Emergenza cinghiali, Di Nota: “Convenzione tra Regione e Provincia, sempre più necessaria”

“Il problema dei cinghiali sta diventando una vera e propria emergenza”, queste le parole del consigliere provinciale delegato alla polizia provinciale Antonio Di Nota. “Sicuramente c’è stata una crescita esponenziale di questi ungulati negli ultimi anni, i quali soprattutto in estate, quando hanno maggiori difficoltà a procurarsi cibo ed acqua in montagna, si avvicinano ai centri abitati, provocando danni alle colture e purtroppo spesso sono causa di  incidenti stradali. Il problema va sicuramente affrontato in maniera organica, attraverso il coinvolgimento di tutti gli attori del territorio, Regione in primis ma anche Provincia, Parchi, ASL, ATC, comuni, associazioni ambientaliste, agricole e venatorie e non ultime le forze di polizia operanti sul territorio”.

“A tal riguardo va evidenziato che la Provincia di Frosinone, e il sottoscritto in prima persona in qualità di consigliere delegato,  ormai da mesi si sta adoperando affinché possa essere rinnovata la convenzione tra Regione Lazio e Provincia di Frosinone per la delega delle funzioni di vigilanza ittico venatoria alla Polizia Provinciale. Si tratta di un passaggio essenziale che permetterebbe di affrontare il problema in maniera più diretta, considerata l’esperienza e le competenze che appartengono al corpo della Polizia provinciale. Dunque, colgo l’occasione per rinnovare l’invito a dare seguito alla richiesta delle delega piana da parte della Provincia di Frosinone sul controllo ittico venatorio.

Va anche evidenziato come gli Atc della provincia si sono giustamente attivati per  un piano straordinario di caccia di selezione al cinghiale approvato dalla Regione su parere dell’Ispra, già operativo per l’Atc FR2. Questi piani di selezione, a differenza dei piani di contenimento che devono necessariamente essere attivati dalla Polizia provinciale, verranno attuati dai selecontrollori e benché meno efficaci dei primi per il problema cinghiali, porteranno sicuramente un primo beneficio. Ma ripeto, occorre rinnovare la convenzione tra Regione e Provincia”.
· · ·
Attività -
Rispondi alle domande sul brano dedicato ai cinghiali.
(a) In quale stagione i cinghiali si avvicinano soprattutto ai centri abitati?
(b) Tra quali enti dovrebbe essere rinnovata la convenzione, e per delegare quali funzioni alla Polizia Provinciale?
(c) Per quale Atc il piano straordinario di caccia di selezione è già operativo?
I record provengono da una fonte diversa dal brano.
· · ·
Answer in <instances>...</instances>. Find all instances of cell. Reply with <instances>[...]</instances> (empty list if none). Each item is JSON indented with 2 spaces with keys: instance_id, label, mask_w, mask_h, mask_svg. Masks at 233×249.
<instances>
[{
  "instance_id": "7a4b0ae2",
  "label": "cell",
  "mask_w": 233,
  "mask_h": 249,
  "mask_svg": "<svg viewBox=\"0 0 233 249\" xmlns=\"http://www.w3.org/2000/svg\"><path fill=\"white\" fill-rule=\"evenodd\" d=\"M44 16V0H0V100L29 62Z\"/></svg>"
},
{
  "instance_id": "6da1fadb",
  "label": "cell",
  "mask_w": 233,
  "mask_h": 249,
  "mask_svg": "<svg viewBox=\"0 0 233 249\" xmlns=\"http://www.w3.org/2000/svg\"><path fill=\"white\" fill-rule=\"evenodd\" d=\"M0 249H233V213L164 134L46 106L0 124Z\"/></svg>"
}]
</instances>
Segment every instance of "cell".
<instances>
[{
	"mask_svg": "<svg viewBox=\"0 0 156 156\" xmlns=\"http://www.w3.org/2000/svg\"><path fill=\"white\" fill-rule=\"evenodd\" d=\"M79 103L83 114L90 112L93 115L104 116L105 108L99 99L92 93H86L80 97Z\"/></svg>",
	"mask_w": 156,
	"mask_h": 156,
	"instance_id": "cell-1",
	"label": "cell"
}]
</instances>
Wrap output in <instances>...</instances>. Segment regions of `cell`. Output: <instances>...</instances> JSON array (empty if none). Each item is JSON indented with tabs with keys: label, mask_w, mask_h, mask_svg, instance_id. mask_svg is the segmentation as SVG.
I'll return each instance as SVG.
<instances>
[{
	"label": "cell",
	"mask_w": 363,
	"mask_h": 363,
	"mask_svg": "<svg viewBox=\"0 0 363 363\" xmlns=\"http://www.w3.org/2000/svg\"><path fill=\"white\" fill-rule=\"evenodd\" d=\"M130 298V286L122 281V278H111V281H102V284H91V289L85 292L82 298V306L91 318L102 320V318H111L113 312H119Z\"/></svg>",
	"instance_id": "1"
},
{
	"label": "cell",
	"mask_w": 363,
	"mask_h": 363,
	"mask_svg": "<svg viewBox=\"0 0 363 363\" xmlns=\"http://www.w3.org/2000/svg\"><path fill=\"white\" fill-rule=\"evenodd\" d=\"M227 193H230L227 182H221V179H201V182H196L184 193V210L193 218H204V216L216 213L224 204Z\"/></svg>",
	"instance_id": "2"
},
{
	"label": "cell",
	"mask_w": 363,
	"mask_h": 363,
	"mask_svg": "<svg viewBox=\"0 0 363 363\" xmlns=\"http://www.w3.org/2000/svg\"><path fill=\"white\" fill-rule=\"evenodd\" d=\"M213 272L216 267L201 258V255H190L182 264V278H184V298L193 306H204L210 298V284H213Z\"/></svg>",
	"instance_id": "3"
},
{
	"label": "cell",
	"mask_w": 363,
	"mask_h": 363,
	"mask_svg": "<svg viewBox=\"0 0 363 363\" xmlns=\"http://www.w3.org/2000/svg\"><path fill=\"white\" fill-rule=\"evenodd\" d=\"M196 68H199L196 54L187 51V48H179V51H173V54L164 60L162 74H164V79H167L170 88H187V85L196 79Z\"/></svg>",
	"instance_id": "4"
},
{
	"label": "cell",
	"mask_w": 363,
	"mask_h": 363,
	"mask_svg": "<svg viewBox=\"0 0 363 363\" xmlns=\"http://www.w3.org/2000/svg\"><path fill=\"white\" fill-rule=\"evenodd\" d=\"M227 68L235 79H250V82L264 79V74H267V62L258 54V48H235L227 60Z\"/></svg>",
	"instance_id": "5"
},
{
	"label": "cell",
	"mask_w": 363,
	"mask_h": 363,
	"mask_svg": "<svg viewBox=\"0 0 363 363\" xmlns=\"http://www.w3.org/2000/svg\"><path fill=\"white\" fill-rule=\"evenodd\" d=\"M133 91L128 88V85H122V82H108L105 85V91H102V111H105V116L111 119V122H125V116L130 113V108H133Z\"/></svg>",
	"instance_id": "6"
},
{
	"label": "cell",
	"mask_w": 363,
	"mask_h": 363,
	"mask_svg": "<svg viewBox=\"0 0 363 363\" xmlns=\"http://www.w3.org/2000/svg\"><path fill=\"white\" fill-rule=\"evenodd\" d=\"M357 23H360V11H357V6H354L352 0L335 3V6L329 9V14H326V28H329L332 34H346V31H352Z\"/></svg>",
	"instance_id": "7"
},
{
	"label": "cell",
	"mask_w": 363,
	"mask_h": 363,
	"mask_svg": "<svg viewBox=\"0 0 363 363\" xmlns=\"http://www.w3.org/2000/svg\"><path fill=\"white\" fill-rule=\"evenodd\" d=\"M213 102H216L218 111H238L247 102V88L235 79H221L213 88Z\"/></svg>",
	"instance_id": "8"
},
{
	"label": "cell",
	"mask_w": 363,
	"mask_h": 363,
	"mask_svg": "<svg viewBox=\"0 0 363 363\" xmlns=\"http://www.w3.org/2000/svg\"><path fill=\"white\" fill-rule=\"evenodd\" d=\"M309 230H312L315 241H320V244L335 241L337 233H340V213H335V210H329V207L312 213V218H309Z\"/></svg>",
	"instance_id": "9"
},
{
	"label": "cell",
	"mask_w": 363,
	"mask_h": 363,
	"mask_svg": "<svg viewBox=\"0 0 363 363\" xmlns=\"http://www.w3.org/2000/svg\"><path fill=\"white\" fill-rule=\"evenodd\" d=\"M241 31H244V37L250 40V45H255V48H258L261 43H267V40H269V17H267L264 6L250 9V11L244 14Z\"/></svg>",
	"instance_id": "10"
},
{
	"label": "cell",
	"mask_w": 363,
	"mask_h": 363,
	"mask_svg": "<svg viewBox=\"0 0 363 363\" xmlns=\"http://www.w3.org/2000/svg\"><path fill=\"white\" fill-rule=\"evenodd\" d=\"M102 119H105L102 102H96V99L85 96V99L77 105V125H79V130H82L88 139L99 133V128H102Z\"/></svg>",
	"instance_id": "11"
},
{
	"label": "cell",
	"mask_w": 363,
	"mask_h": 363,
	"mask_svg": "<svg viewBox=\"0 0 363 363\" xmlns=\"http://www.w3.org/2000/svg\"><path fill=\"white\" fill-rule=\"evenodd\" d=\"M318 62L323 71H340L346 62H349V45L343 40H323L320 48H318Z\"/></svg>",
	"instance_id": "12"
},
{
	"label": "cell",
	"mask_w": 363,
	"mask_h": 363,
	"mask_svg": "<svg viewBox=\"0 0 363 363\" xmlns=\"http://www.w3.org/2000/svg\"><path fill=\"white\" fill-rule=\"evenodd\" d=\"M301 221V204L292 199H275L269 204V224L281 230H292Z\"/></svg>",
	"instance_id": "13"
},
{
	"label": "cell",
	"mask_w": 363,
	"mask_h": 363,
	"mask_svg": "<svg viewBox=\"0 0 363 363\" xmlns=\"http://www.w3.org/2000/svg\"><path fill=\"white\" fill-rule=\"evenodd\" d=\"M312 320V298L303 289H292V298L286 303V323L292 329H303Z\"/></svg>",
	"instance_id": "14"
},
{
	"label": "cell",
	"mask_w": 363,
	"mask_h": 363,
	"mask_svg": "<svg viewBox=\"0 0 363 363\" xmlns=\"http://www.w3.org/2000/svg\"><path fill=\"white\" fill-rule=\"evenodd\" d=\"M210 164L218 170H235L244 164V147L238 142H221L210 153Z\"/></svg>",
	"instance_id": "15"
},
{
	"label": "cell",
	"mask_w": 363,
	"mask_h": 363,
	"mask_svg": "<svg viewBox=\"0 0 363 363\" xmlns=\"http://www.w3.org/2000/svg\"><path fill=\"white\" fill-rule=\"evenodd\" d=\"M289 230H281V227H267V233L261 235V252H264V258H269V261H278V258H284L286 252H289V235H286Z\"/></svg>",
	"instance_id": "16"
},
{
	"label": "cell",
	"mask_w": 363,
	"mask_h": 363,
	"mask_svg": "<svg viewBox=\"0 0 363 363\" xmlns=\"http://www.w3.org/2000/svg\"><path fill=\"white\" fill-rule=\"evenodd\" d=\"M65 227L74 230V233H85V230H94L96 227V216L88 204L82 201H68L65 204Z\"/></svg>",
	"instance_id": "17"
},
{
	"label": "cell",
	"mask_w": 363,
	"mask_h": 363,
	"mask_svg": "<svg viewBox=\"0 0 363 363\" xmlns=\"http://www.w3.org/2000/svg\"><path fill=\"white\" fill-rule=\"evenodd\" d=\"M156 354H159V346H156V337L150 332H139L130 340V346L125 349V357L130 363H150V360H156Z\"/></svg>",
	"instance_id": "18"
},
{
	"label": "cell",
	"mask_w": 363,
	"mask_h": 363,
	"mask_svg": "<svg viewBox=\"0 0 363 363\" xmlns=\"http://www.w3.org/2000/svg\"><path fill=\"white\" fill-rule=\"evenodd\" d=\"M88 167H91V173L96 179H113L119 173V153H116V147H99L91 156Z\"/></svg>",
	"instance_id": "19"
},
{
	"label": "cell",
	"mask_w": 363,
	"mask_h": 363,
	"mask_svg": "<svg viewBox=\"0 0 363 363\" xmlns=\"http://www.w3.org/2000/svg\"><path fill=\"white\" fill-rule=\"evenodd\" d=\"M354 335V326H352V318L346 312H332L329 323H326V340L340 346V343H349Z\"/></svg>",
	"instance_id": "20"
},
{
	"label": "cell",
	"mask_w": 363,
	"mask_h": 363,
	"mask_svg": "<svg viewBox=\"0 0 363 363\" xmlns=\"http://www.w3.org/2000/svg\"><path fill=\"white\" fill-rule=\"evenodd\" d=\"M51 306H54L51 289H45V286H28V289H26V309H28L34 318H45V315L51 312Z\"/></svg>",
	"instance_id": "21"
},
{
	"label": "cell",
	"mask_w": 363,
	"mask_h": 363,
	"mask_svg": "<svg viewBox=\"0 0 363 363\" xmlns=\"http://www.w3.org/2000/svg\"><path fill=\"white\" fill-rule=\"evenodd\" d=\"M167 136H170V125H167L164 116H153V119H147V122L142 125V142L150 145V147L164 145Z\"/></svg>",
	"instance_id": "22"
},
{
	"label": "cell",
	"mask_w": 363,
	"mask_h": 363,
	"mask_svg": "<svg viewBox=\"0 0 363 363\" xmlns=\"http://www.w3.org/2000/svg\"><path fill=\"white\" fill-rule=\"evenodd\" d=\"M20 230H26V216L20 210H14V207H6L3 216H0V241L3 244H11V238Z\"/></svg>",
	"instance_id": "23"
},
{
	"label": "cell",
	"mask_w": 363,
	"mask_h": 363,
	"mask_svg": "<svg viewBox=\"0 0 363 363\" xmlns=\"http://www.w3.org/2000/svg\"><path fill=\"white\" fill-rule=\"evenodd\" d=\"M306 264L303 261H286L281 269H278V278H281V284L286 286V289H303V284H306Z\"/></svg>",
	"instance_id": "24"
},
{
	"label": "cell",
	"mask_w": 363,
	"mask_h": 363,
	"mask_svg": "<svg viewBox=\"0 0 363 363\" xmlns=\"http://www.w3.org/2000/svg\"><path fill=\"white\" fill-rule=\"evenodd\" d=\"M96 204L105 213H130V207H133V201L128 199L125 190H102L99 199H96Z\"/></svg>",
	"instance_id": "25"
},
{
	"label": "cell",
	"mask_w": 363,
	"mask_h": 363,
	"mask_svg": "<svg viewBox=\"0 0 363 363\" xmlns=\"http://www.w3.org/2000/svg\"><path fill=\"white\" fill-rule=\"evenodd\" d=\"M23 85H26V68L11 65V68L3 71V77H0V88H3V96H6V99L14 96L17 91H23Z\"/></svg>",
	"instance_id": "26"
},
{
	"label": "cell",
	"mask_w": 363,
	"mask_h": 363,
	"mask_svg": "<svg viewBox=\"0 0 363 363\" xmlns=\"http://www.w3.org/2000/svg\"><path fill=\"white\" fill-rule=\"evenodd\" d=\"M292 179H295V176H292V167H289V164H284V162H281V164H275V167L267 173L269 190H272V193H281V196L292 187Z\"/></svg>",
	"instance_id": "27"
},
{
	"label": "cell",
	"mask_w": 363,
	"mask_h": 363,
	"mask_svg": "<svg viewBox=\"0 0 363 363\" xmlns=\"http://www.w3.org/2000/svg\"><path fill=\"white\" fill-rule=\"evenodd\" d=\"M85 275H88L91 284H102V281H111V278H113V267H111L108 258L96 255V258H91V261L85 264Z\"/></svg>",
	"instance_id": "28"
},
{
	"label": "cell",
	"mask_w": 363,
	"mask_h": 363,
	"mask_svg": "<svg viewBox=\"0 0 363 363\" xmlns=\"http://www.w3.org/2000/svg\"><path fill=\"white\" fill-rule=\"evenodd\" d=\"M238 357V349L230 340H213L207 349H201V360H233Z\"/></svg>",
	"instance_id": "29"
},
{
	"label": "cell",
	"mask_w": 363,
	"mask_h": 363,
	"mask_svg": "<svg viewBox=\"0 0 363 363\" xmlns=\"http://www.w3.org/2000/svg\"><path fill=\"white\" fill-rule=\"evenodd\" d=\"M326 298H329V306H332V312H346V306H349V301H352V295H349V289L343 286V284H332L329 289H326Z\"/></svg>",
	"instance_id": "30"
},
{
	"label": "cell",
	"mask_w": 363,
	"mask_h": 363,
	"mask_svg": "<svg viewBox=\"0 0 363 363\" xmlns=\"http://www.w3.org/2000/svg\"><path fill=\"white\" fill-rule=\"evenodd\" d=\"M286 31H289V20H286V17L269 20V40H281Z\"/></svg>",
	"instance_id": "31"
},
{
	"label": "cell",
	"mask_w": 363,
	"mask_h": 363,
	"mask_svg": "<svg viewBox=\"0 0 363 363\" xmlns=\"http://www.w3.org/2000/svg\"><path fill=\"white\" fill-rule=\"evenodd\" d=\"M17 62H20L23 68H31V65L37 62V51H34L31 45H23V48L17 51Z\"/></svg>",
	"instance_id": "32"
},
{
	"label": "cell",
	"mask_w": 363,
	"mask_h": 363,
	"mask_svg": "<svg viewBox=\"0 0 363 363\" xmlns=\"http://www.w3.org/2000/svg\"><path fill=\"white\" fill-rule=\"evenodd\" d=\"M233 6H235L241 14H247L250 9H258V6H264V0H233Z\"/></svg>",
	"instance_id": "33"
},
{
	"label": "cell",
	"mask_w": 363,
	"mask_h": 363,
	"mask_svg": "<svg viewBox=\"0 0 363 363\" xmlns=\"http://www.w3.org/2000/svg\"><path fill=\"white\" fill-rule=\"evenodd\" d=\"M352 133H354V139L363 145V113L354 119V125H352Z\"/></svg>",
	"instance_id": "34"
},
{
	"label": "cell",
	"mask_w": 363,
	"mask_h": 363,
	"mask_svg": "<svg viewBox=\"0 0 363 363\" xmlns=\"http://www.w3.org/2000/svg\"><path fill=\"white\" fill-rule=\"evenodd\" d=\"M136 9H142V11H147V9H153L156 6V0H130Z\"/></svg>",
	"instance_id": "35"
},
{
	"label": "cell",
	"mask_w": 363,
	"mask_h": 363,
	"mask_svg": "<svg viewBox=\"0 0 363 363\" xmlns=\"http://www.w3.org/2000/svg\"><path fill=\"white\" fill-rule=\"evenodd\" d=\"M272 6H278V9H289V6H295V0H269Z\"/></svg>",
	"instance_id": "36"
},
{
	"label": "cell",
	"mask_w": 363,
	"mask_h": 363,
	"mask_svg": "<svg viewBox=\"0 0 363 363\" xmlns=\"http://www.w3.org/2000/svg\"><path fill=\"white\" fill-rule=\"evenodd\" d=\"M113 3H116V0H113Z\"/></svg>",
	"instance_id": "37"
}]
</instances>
· · ·
La tua soluzione -
(a) In estate.
(b) Tra Regione Lazio e Provincia di Frosinone, per le funzioni di vigilanza ittico venatoria.
(c) Per l'Atc FR2.